A TTL (Time To Live) index automatically deletes documents after a specified number of seconds have elapsed since the value of the indexed date field. MongoDB's background TTL monitor runs every 60 seconds, so actual deletion may lag by up to a minute.

TTL index

JS
// Auto-delete session documents 2 hours after createdAt
db.sessions.createIndex(
  { createdAt: 1 },
  { expireAfterSeconds: 7200 }   // 7200 seconds = 2 hours
)

// Auto-delete log entries 30 days after timestamp
db.logs.createIndex(
  { timestamp: 1 },
  { expireAfterSeconds: 2592000 }   // 30 days

)

// Expire at a specific time using an absolute expiry field
// Set expiresAt to a specific Date in each document
db.jobs.createIndex(
  { expiresAt: 1 },
  { expireAfterSeconds: 0 }   // expire AT the field value, not after it
)
// Document: { task: "cleanup", expiresAt: new Date("2025-12-31T23:59:59Z") }

// Modify the TTL duration after creation
db.runCommand({
  collMod: "sessions",
  index: { keyPattern: { createdAt: 1 }, expireAfterSeconds: 3600 }
})
Wildcard Index

Wildcard indexes index all fields in a document — or all fields under a subdocument path.
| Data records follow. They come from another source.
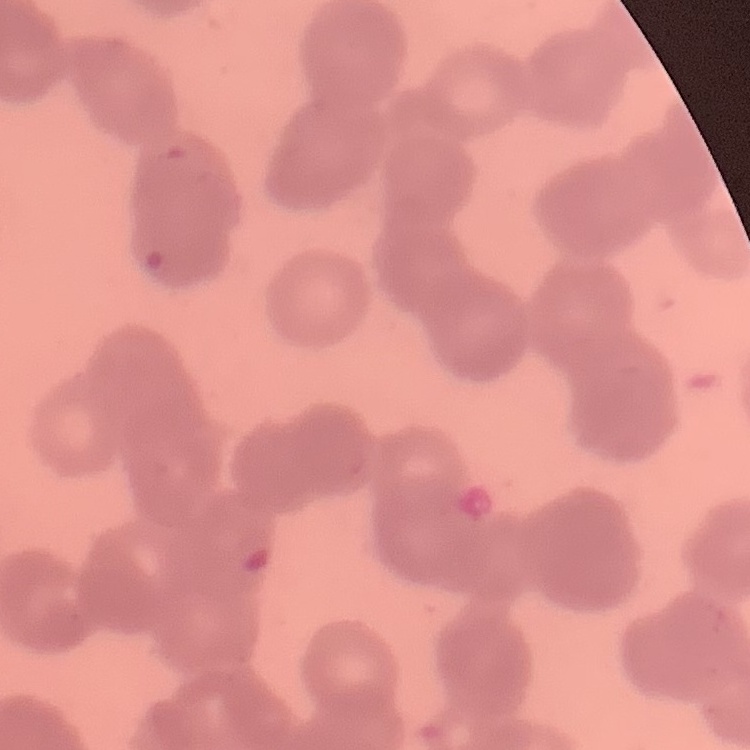
Summary:
  - Erythrocyte morphology: rouleaux formation
  - Stain: Field's or Giemsa
  - Preparation: thin blood film
  - Image type: square crop of a larger photomicrographPoint out each Plasmodium parasite and each leukocyte.
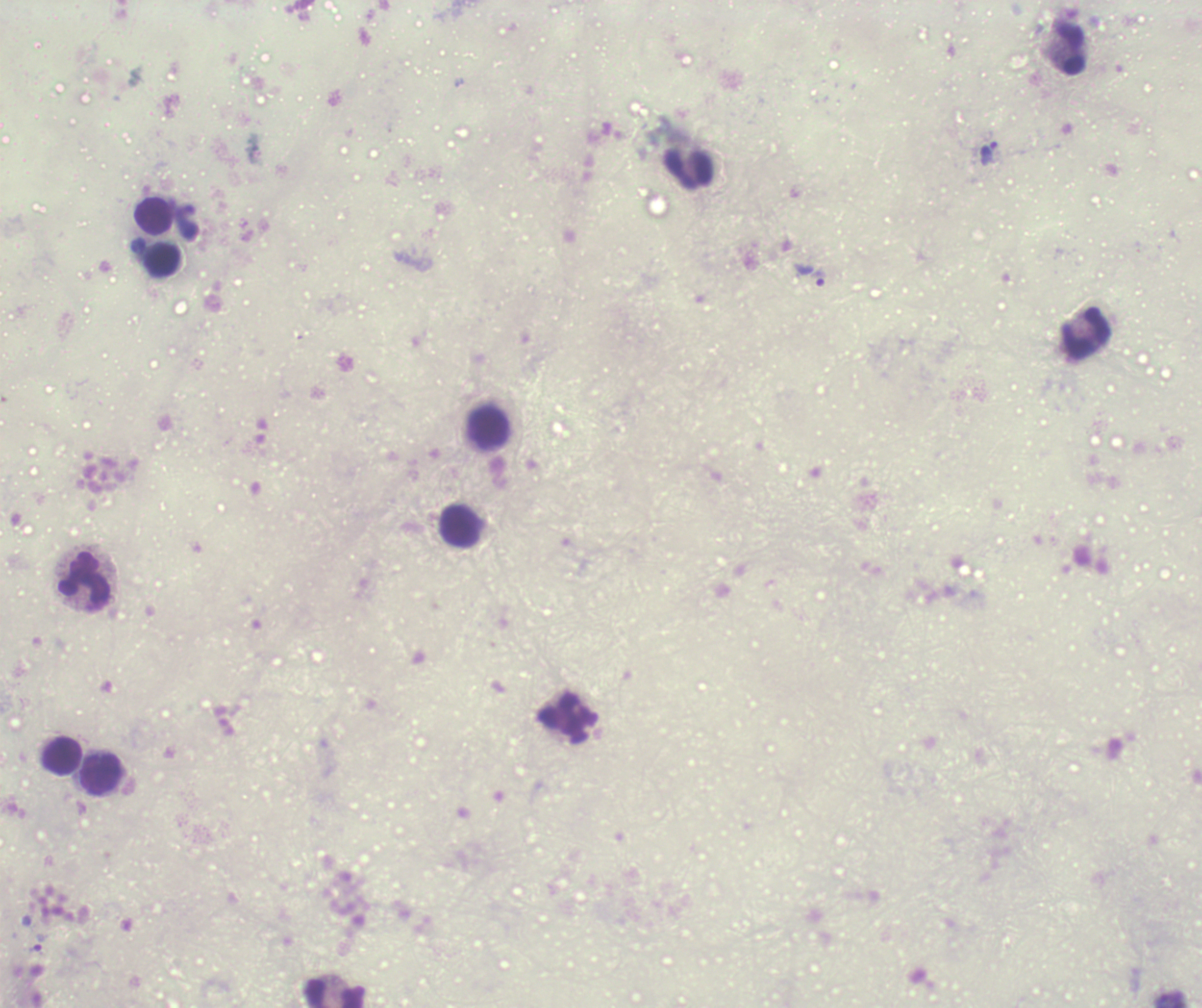
Approximate centers as (x, y) in pixels.
Trophozoites: (989, 154), (820, 278), (39, 942).
No schizont or gametocyte forms observed.
Leukocytes: (1068, 49), (688, 168), (152, 216), (161, 259), (1086, 334), (489, 426), (460, 526), (85, 578), (568, 717), (62, 756), (101, 773), (336, 994).

Summary:
  - Stain: Romanowsky
  - Background quality: poor
  - Magnification: 100x
  - Context: previously used in a real diagnosis
  - Coloration quality: bad
  - Image size: 1202×1008 pixels
  - Preparation: thick blood film
  - Field of view: single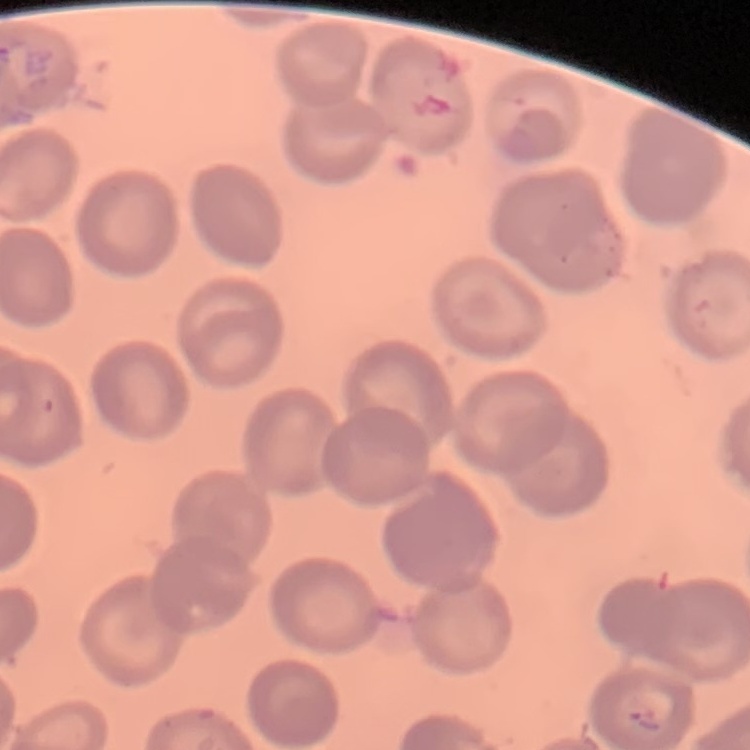
Summary:
  - Red blood cell morphology: no rouleaux formation
  - Image type: one tile cut from a larger photomicrograph
  - Stain: Field's or Giemsa
  - Preparation: thin blood smearLocate every malaria parasite.
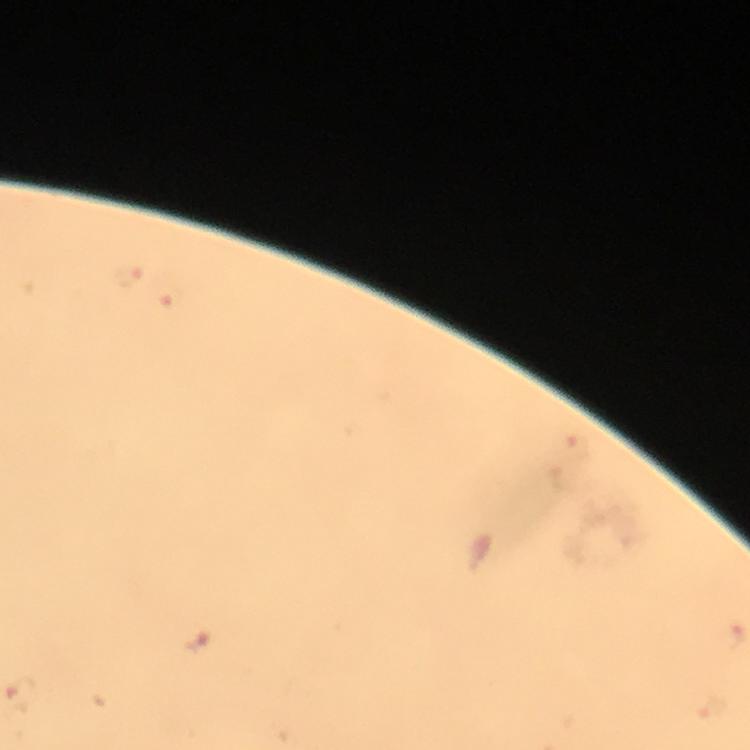

Approximate object centers, in pixels from the top-left corner.
Malaria parasites: (x=129, y=275), (x=169, y=299), (x=199, y=639).

Summary:
  - Immersion oil: applied
  - Capture: smartphone camera through the microscope
  - Magnification: 100x
  - Image size: 750×750 pixels
  - Context: from a diagnostic examination for malaria
  - Cropped from: a single field of view
  - Preparation: thick smear
  - Stain: Giemsa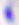
modality = photomicrograph
magnification = 400x
identification = Toxoplasma gondii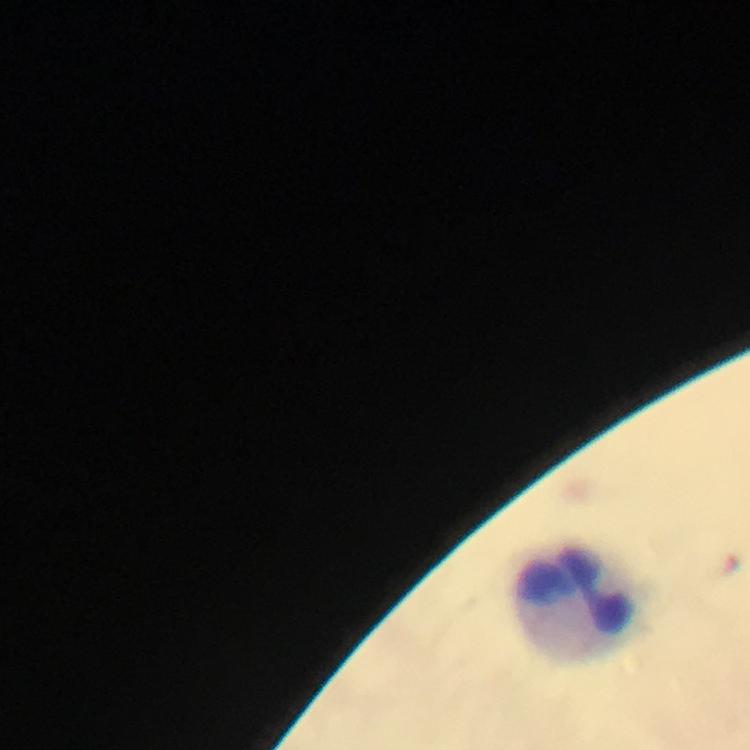

Approximate centers as {x, y} in pixels.
Summary:
  - Leukocyte locations: {583, 603}
  - Immersion oil: used
  - Stain: Giemsa
  - Preparation: thick blood smear
  - Context: from a malaria diagnostic workup
  - Magnification: 100x
  - Image size: 750×750 pixels
  - Malaria parasites: none seen
  - Capture: smartphone camera through the microscope
  - Cropped from: a single field of view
They are designed for workloads with unpredictable or user-defined field names, such as storing arbitrary metadata, form responses, or IoT sensor readings where field names vary by device type.

Wildcard index

JS
// Index ALL fields in every document
db.products.createIndex({ "$**": 1 })

// Index only fields under the "metadata" subdocument
db.products.createIndex({ "metadata.$**": 1 })

// Documents can now have arbitrary metadata:
// { name: "Widget A", metadata: { color: "red", weight: 1.2 } }
// { name: "Widget B", metadata: { voltage: 5, frequency: 60 } }

// Both queries can use the wildcard index:
db.products.find({ "metadata.color": "red" })
db.products.find({ "metadata.voltage": { $gt: 3 } })
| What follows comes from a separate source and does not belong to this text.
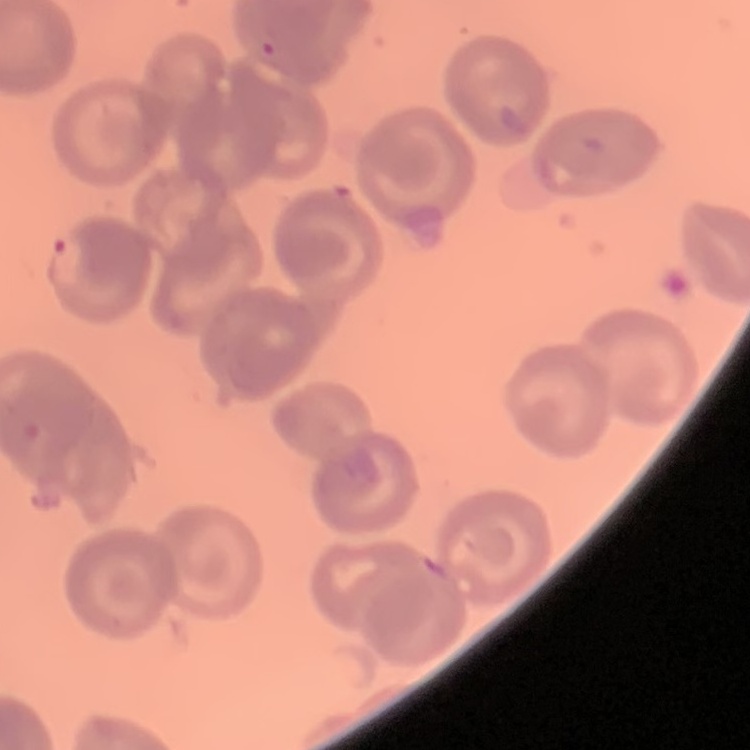
erythrocyte morphology = no rouleaux formation
preparation = thin peripheral smear
image type = one tile cut from a larger photomicrograph
stain = Field's or GiemsaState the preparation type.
// Exclude specific fields from a wildcard index
db.products.createIndex(
  { "$**": 1 },
  {
    wildcardProjection: {
      largeTextField: 0,   // exclude this field
      binaryData: 0
    }
  }
)
Index Type Summary

Index Type

Best For

Limitation

Single Field

Simple equality/range queries on one field

Cannot cover multi-field query patterns efficiently

Compound

Multi-field queries, covering queries, ESR-ordered access patterns

Only prefix queries can use the index; field order matters

Multikey

Querying documents by array element values

Compound index cannot have two multikey fields

Text

Full-text keyword search with stop word removal

One per collection; no fuzzy match; no prefix match

2dsphere

GeoJSON location queries on a sphere (real-world coordinates)

GeoJSON only; no flat coordinate support

2d

Legacy flat [x,y] coordinate queries

Deprecated for new apps; no GeoJSON support

Hashed

Even data distribution for sharding shard keys

No range queries; equality only

Sparse

Optional fields where missing should not be indexed

Cannot be used for queries returning docs missing the field

Partial

Indexing a filtered subset of documents

Query must include the partial filter expression to use it

TTL

Automatic document expiry (sessions, logs, cache)

Only works on Date fields; ~60s deletion lag

Wildcard

Unpredictable / user-defined field names

Less efficient than targeted compound indexes for known fields

Tip
Choose compound indexes over multiple single-field indexes. One compound index on { userId: 1, createdAt: -1 } is more efficient than two separate indexes on userId and createdAt — it avoids index intersection, uses less memory, and can serve covered queries.